I can't bypass C1 with the switch, because the whole point is to let the MCU stop keeping it pulled LOW when it detects low voltage. But now there's another fly in the ointment! The I/O lines on the MCU must be internally protected, and will clamp at 1.4V if a current is applied to when unpowered. GRRR... so now I have to add another transistor like this and reverse the logic of the I/O pin ( now it has to go high for normal operation, and low when the MCU senses the voltage is too low). The transistor blocks and prevents the MCU's internal diode clamping once the MCU loses power.



And, I might need a high value bleeder resistor across C1 if I want to be able to reset withing seconds. Geesh... now I'm up to 5 parts.  I'm not happy about that. Between the shutdown circuit and the charging circuit, I probably have double that part count.

[slacker]

Sorry, I was assuming a momentary switch, should have mentioned that. If you used a mosfet instead of the 2n2222 you don't need the base resistor, which saves a part.

[PeterPan]

Sorry, I was assuming a momentary switch, should have mentioned that. If you used a mosfet instead of the 2n2222 you don't need the base resistor, which saves a part.

Ah... OK... true. Of course then I'd need a second momentary to turn it off, but thats not a terrible idea eaither.

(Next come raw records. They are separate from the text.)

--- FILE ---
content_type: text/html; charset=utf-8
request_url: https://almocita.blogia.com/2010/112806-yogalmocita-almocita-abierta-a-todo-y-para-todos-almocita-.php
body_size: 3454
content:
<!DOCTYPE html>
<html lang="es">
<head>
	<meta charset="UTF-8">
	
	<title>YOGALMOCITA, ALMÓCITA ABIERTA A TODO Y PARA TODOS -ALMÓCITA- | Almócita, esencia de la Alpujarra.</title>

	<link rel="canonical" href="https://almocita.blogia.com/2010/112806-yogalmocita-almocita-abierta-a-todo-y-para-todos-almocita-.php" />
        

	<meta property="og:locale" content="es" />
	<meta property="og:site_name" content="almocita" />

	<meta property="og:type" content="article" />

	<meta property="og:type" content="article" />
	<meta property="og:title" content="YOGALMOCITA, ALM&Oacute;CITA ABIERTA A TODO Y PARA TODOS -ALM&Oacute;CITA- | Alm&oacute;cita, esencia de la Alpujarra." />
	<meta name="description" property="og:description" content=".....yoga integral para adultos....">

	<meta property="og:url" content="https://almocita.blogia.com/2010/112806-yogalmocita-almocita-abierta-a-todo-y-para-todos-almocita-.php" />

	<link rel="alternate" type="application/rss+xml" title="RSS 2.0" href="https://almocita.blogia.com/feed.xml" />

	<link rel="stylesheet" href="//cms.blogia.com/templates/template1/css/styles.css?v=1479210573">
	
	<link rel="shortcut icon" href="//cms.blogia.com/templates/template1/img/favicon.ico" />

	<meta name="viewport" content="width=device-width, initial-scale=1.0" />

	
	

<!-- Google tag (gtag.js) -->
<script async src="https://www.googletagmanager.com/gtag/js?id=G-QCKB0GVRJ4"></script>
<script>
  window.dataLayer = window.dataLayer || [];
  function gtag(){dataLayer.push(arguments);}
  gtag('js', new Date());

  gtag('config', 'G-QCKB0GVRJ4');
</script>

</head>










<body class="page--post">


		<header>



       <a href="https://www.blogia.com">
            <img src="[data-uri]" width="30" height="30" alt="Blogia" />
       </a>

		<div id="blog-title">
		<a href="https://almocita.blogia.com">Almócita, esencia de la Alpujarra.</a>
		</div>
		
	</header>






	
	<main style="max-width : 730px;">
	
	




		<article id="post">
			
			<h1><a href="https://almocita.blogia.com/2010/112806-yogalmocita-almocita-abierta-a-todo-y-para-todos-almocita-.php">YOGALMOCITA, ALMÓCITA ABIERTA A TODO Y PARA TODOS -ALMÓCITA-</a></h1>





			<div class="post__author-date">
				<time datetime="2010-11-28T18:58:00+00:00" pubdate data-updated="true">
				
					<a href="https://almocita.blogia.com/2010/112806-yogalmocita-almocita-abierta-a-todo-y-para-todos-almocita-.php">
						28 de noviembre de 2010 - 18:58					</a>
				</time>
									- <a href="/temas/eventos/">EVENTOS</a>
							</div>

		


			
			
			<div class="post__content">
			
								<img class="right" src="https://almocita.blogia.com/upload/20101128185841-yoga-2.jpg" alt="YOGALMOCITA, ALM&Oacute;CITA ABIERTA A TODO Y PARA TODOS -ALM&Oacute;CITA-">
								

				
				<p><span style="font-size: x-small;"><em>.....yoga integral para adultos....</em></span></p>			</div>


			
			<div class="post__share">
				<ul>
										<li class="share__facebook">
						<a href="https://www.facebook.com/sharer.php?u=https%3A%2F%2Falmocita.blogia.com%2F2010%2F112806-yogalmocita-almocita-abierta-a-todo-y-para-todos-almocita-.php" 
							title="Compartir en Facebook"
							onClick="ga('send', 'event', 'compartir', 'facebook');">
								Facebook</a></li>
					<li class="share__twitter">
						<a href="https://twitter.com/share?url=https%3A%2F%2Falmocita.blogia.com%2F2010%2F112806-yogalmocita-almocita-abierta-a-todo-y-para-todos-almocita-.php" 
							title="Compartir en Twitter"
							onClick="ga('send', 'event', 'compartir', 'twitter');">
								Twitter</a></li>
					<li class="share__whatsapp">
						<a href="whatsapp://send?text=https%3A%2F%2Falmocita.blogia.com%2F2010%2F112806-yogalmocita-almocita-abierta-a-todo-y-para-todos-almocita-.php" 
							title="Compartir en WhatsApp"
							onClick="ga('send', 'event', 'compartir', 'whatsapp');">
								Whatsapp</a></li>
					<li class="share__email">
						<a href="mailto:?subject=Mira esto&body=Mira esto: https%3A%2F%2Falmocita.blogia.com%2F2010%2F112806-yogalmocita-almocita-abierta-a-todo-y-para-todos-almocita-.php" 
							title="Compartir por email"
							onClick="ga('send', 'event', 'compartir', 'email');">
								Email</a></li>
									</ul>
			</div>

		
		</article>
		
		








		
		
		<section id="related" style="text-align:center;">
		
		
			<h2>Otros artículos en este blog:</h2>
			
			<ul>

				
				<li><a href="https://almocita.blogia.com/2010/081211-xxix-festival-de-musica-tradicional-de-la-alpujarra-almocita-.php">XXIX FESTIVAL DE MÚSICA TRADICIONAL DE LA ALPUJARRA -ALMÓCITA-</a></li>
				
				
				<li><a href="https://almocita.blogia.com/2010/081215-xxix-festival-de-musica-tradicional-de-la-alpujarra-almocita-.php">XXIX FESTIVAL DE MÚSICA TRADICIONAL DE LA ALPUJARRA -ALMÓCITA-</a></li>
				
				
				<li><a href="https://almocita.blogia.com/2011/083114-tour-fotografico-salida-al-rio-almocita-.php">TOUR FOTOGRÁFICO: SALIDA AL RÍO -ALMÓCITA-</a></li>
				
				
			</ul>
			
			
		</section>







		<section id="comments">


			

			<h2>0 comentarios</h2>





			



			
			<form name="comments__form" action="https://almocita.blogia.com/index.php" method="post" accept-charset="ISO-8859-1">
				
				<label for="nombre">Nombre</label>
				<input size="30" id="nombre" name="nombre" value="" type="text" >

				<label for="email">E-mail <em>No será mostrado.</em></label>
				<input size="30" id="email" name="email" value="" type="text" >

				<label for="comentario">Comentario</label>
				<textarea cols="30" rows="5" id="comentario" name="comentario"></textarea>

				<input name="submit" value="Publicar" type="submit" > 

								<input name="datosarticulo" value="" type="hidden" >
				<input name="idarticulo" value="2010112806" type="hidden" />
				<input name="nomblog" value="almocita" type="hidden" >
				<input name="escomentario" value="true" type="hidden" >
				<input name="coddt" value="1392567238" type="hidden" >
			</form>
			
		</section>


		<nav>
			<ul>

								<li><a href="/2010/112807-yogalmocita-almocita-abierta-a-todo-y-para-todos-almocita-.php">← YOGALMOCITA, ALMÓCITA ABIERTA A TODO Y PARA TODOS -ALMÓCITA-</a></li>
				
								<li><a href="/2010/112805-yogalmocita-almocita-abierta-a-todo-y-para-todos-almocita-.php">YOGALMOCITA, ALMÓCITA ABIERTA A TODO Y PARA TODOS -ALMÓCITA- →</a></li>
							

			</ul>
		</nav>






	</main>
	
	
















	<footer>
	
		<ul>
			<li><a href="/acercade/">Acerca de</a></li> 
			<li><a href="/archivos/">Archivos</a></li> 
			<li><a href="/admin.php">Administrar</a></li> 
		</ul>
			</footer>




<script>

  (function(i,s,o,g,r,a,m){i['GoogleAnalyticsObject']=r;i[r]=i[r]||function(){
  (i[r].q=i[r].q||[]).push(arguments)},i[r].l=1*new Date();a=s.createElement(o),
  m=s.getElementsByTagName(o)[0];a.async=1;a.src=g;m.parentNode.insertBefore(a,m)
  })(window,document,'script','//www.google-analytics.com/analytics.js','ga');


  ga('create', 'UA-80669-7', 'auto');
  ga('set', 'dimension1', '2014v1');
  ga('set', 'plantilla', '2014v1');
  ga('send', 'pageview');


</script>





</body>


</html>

But OK I've got another, even better solution. I wish THIS was my idea, because its pure genius, but I found it online... its somebody else's genius idea. How about a two part (maybe just one!) solution...

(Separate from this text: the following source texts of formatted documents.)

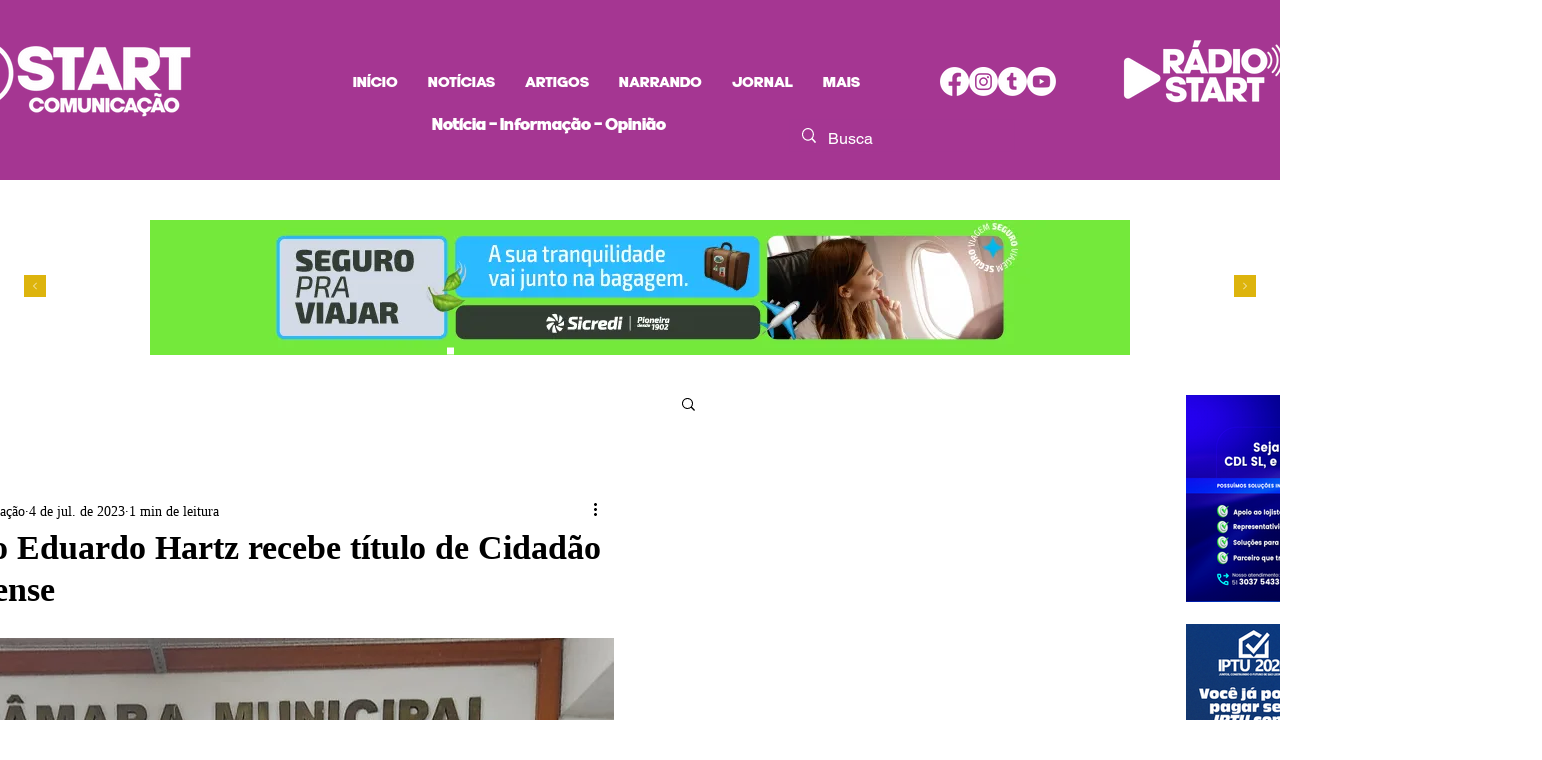

--- FILE ---
content_type: text/html; charset=utf-8
request_url: https://www.google.com/recaptcha/api2/aframe
body_size: 265
content:
<!DOCTYPE HTML><html><head><meta http-equiv="content-type" content="text/html; charset=UTF-8"></head><body><script nonce="iiLlguBFA3a-0yumpO-fqA">/** Anti-fraud and anti-abuse applications only. See google.com/recaptcha */ try{var clients={'sodar':'https://pagead2.googlesyndication.com/pagead/sodar?'};window.addEventListener("message",function(a){try{if(a.source===window.parent){var b=JSON.parse(a.data);var c=clients[b['id']];if(c){var d=document.createElement('img');d.src=c+b['params']+'&rc='+(localStorage.getItem("rc::a")?sessionStorage.getItem("rc::b"):"");window.document.body.appendChild(d);sessionStorage.setItem("rc::e",parseInt(sessionStorage.getItem("rc::e")||0)+1);localStorage.setItem("rc::h",'1769464422313');}}}catch(b){}});window.parent.postMessage("_grecaptcha_ready", "*");}catch(b){}</script></body></html>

The reason I say "One" part, is because it might be possible to just replace the resistor with a wire.  The circuit is based entirely on the MOSFET's characteristics. The FET stays "on" until the battery voltage causes the VGS to cross its threshold voltage, and then it gradually opens. All I need to do is pick a FET with the right characteristics, so that it starts cutting out around 3V, and completely cuts off at around 2.7, and I'm done. As it turns out, it looks like a lot of MOSFETs fall in around that range. My circuit is low power (10mA max) so there won't be a heat disipation issue in the "in-between" discharge stages. And it will be worth sacrificing a small amount of usable operation time near the end of the battery cycle, if it means saving the cell from being ruined. What could be simpler? Here's where I got this gem...

http://shaddack.twibright.com/projects/method_SimpleLiPolyOverdischargeCutoff/

Granted its not the bets protection circuit in the world, but you have to admire the simplicity!